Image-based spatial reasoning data

## start

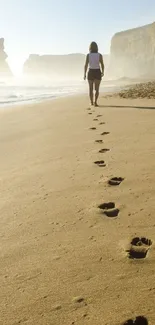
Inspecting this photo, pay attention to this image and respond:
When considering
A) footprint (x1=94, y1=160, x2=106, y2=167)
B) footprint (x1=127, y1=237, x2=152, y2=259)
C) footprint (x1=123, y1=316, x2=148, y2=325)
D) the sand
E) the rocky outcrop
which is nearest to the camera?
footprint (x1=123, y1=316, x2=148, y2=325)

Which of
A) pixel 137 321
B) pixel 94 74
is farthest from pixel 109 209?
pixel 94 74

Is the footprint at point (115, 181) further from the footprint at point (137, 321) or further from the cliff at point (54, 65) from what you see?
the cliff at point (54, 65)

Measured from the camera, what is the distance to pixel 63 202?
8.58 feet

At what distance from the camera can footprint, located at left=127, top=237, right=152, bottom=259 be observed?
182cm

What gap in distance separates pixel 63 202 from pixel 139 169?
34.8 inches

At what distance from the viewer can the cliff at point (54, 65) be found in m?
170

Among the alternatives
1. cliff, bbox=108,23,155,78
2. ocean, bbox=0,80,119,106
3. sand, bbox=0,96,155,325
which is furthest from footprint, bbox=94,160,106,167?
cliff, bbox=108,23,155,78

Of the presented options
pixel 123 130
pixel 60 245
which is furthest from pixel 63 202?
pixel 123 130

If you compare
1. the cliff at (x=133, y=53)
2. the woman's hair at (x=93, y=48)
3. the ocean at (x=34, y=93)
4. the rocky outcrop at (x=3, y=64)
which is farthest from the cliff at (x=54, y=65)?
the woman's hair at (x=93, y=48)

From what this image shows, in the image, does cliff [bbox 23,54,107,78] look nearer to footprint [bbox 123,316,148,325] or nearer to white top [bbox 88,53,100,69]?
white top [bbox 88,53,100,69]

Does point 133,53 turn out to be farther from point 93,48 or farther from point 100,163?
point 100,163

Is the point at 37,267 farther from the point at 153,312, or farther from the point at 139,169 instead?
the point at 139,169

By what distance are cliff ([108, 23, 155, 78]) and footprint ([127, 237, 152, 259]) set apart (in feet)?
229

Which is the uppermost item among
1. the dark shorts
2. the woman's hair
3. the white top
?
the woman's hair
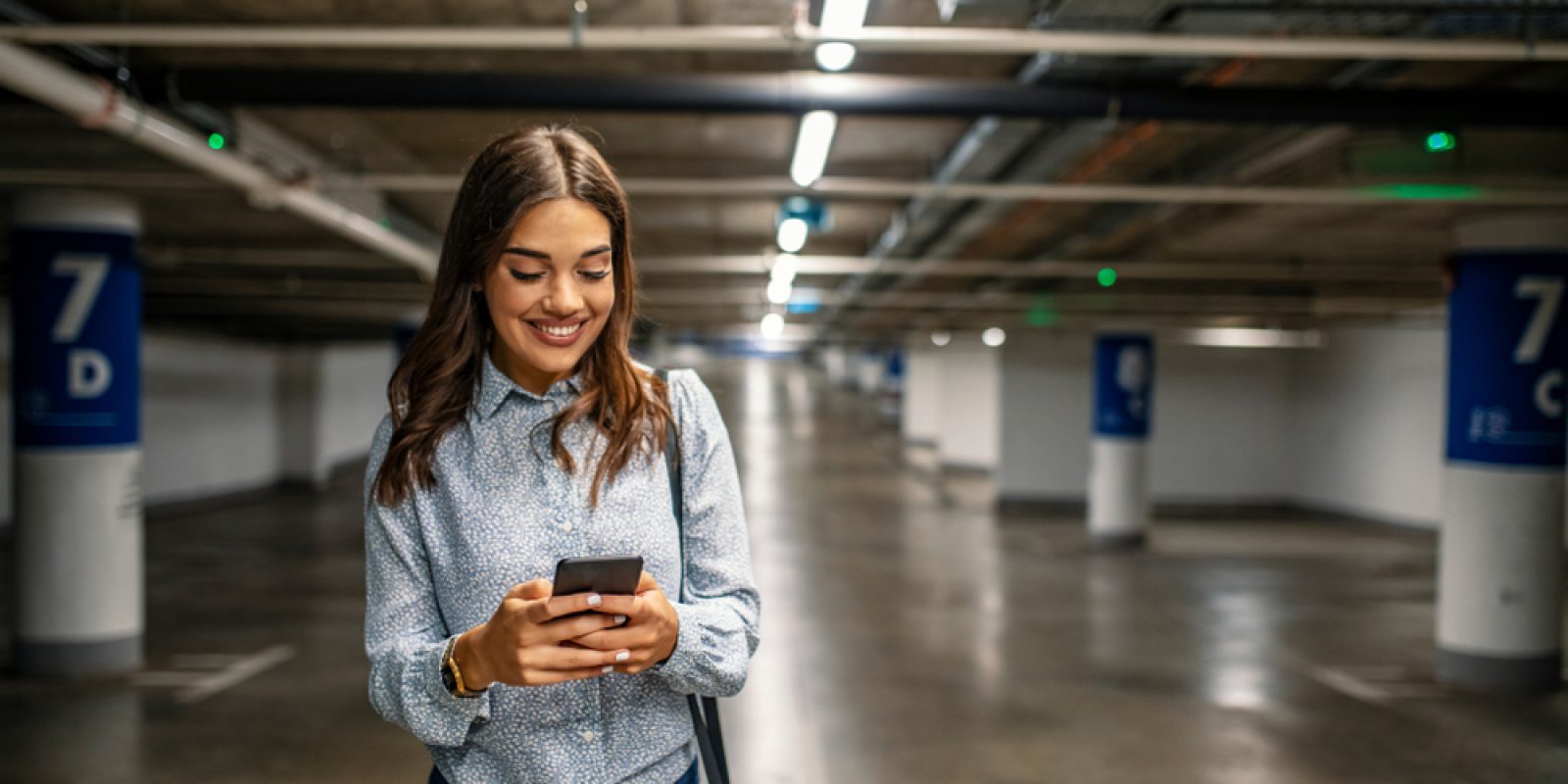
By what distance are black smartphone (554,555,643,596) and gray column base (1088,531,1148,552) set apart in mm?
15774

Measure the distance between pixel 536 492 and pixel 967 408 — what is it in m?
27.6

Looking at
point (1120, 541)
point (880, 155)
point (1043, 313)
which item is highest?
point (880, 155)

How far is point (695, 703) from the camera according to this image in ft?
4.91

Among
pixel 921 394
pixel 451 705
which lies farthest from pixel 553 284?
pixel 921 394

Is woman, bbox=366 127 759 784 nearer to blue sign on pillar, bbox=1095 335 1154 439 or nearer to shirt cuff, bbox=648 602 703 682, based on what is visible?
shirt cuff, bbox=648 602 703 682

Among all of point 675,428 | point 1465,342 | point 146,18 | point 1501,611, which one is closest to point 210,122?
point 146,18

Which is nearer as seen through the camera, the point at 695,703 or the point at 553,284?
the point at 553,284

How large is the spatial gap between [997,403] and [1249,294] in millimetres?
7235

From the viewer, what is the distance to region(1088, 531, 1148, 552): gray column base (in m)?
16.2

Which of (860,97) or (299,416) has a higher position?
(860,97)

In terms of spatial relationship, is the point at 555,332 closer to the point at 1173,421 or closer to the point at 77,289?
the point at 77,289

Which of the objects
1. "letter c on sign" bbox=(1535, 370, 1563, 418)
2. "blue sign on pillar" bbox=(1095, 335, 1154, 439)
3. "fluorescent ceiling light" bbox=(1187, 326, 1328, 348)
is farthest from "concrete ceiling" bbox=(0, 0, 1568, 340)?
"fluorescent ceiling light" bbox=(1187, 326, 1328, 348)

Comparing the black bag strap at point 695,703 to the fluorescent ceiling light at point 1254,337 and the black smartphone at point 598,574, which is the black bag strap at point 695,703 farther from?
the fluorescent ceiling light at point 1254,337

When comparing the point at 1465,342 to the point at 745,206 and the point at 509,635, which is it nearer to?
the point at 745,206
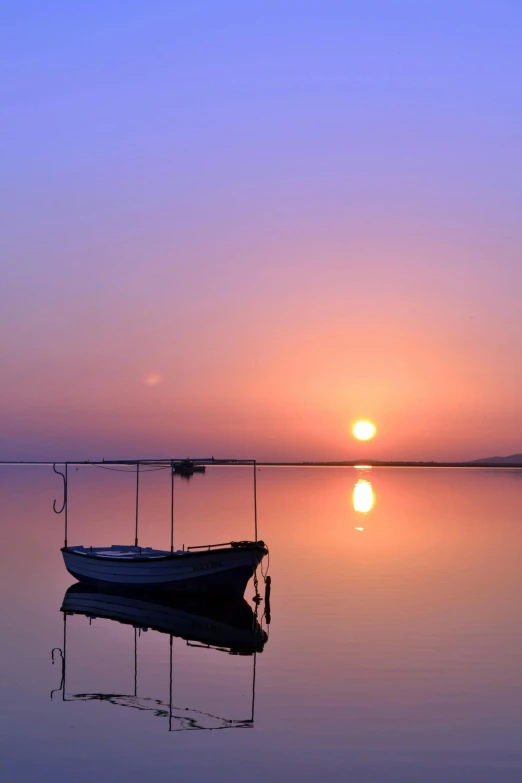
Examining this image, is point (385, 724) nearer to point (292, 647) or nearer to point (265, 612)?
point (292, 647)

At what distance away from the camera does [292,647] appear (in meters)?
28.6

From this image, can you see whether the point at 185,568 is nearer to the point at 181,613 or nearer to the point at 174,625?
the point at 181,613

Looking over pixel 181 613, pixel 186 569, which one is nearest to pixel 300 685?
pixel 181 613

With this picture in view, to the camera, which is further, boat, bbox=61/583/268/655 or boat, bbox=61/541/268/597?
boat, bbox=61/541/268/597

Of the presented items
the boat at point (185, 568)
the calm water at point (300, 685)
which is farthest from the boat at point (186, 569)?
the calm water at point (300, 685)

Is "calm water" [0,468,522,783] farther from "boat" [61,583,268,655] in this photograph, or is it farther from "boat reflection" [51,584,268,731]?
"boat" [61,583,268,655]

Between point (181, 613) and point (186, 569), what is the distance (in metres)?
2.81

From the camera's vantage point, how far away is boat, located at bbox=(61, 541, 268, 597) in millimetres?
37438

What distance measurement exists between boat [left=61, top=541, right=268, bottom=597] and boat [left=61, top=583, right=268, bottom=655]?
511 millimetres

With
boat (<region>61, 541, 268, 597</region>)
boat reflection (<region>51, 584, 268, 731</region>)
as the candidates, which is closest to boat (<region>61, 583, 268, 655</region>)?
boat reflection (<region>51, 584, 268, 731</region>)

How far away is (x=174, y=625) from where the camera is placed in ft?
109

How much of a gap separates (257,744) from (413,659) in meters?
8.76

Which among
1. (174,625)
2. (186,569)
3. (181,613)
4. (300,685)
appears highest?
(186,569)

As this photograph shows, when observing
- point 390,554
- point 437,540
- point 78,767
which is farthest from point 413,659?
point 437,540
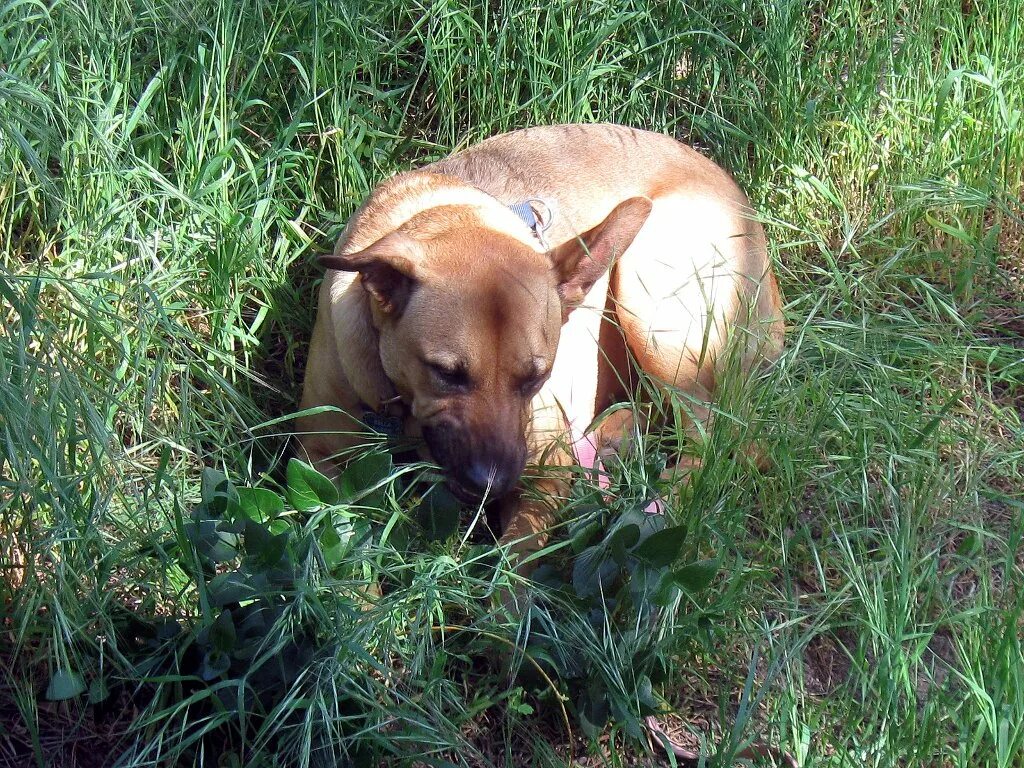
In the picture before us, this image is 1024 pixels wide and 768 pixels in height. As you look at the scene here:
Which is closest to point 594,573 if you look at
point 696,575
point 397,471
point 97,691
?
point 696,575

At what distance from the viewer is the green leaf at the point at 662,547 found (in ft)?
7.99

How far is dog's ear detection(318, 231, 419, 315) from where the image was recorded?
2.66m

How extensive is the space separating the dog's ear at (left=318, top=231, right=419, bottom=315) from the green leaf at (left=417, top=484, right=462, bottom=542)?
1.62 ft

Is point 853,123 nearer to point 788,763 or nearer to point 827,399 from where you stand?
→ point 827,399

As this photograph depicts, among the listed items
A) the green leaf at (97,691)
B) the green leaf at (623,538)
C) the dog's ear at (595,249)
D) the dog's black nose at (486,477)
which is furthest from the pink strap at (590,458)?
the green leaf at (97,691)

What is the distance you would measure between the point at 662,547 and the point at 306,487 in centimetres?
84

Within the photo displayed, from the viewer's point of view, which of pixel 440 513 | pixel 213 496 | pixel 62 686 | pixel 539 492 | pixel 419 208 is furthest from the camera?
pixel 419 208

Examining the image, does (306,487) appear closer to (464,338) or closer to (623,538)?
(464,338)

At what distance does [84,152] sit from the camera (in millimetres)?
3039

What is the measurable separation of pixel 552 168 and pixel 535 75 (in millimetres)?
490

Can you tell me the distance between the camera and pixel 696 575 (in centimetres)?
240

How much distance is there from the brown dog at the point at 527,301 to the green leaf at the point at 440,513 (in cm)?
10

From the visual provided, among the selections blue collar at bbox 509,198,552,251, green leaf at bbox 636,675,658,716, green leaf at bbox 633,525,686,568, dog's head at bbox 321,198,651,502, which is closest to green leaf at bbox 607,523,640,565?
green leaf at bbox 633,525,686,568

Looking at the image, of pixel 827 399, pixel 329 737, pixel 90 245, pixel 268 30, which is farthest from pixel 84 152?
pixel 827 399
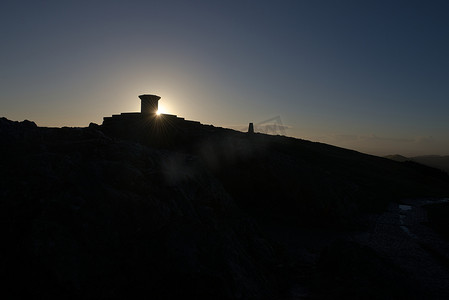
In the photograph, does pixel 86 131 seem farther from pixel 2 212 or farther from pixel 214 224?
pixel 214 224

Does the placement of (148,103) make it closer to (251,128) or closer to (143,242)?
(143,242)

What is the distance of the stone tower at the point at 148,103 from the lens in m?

## end

STATED PROBLEM
Please copy the entries from the line containing "How much distance" through the last entry, switching "brown dog" to "tan dog" and keeping everything else the same. Leave out the pictures.

SOLVED PROBLEM
How much distance is there from the tan dog at the point at 527,301 to the green leaf at the point at 440,513 (in cm)?
10

From the visual provided, among the selections blue collar at bbox 509,198,552,251, green leaf at bbox 636,675,658,716, green leaf at bbox 633,525,686,568, dog's head at bbox 321,198,651,502, which is closest to green leaf at bbox 607,523,640,565?
green leaf at bbox 633,525,686,568

Looking at the image, of pixel 827 399, pixel 329 737, pixel 90 245, pixel 268 30, which is farthest from pixel 84 152?
pixel 827 399
In the photograph, does pixel 86 131 seem farther from pixel 2 212 or farther from pixel 214 224?
pixel 214 224

Does the placement of (148,103) make it closer to (251,128) or closer to (143,242)?
(143,242)

What is the distance of the stone tower at the point at 148,103 from the lens in m?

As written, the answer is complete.